Supplied passage:
◇ ◇ ◇ ◇ ◇
Rainmaking Recommendation # 175: Getting to Know You: Using Google Alerts to Find/Know Your Clients

The last Rainmaking Recommendation discussed the benefits of using social media monitoring to grow your book of business.  In this recommendation, I will be showing you how to find and learn more about your current and prospective clients.

There are people out there who are having conversations every single day on the internet.  In some instances, they are asking questions about issues with which you, as a lawyer, can help them.  In other instances, they are discussing your competition.  And in still other cases they are discussing themselves or their businesses.  

These are the just some of the dialogues happening 24 hours a day, 7 days a week.  And you can take advantage of it to find new clients or learn more about your current clients.

Google Alerts, just one of the many social media monitoring tools that exist, can help you discover your ideal and current clients’ interests.  Using the keywords that your current and prospective clients may use to obtain answers to their problems and setting up an alert on a social media monitoring site will help you wade through the mass of information that exists on the internet.  Instead of researching the industry or the question each time you need some information, if you set up an alert fresh content comes directly to your email. 

What clients want to know is that their attorney understands them. Yes, they want you to handle their case or their transaction, but what they really want is an advisor – particularly in the case of attorneys who work with businesses or corporations.  At the most recent Legal Marketing Association convention, a panel of General Counsel for three of the largest corporations explained that in order to win and keep their business “firms must take more initiative in learning their client’s business.”
◇ ◇ ◇ ◇ ◇
Extend the rainmaking recommendation on Google Alerts from the point where it stops.

Supplied data:
◇ ◇ ◇ ◇ ◇
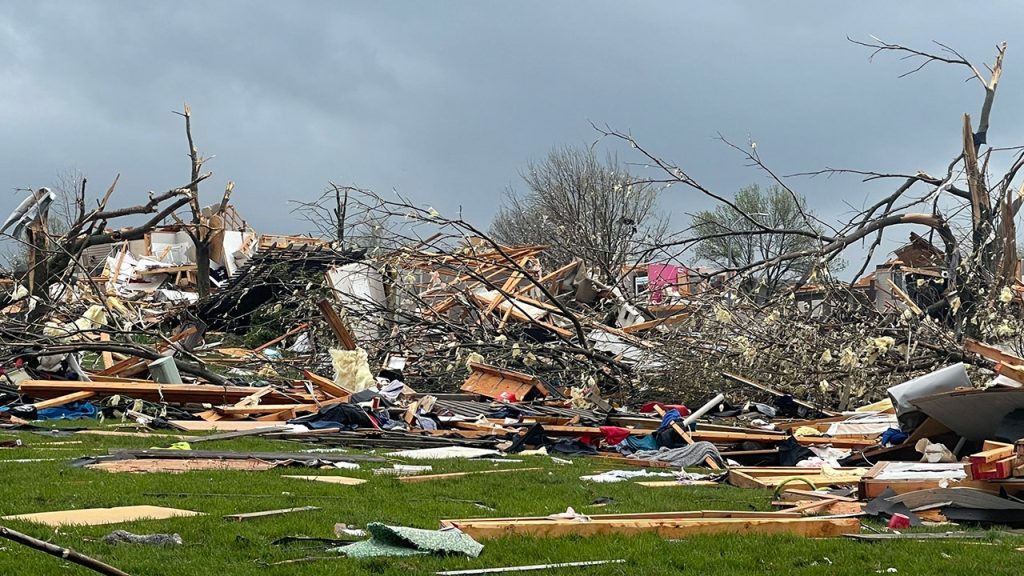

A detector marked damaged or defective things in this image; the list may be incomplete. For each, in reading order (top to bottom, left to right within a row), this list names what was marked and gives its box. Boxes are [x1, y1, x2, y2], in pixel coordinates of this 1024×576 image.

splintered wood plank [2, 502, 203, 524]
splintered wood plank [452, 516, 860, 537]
◇ ◇ ◇ ◇ ◇
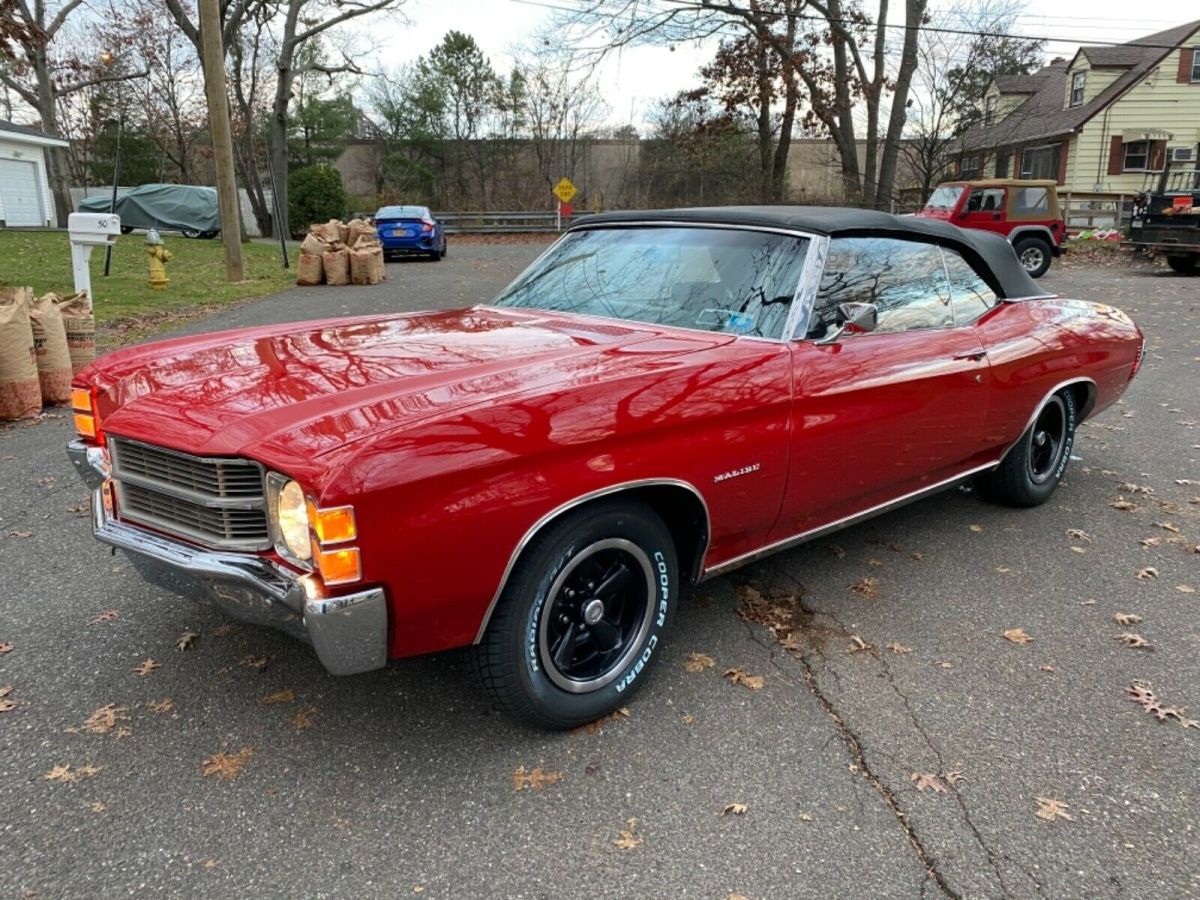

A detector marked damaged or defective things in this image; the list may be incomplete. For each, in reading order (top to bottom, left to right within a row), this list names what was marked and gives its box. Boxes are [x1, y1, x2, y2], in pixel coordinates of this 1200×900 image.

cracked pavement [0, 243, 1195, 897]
◇ ◇ ◇ ◇ ◇
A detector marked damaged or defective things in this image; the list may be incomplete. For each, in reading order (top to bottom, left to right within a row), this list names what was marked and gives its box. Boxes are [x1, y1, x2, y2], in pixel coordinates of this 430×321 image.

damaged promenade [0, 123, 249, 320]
◇ ◇ ◇ ◇ ◇
Response to this exercise:
Setting up your social media monitoring with keywords that affect your ideal client’s industry will help you gain the knowledge you need to be a great advisor.  In addition, you should have another alert which includes the names of the bigwigs of the company.  You may find out information about that person which can be helpful to build the relationship necessary to win their business or even keep their business – information which has nothing to do with the matter upon which you are working.   

Social media monitoring just makes it easier to find the newest information without having to go to a search engine each time you want to search the same keywords or names.  Once you have set it up, most social media monitoring sites will only send you the most recent content about the keywords you are researching.

What you are seeking to achieve, by setting up these alerts, is knowledge.  Knowledge that can be used to reach out to those clients you would like to have.  For example, the CEO of the company you want to work with just received a humanitarian award.  If you set up an alert with this CEO’s name, you would know about that award.  Then, I would go to Linked In and find their profile, connect with them and in the personalized message you send to convince them to connect with you, I would congratulate the CEO on this award.  They will be touched and surprised that you know about it. 

This knowledge can also be used to shore up your relationships with current clients.  If one of your client’s competitors has done something innovative, you can send a link to the article to your client and suggest that they consider taking that innovation one step further.  Or if the industry is undergoing changes, you can advise your clients on how those changes are going to affect them. 

And, as Schoolhouse Rocky once said: “Knowledge is Power!”

(And definitely tell me which School House Rock episode you loved most – Mine was “The Preamble”)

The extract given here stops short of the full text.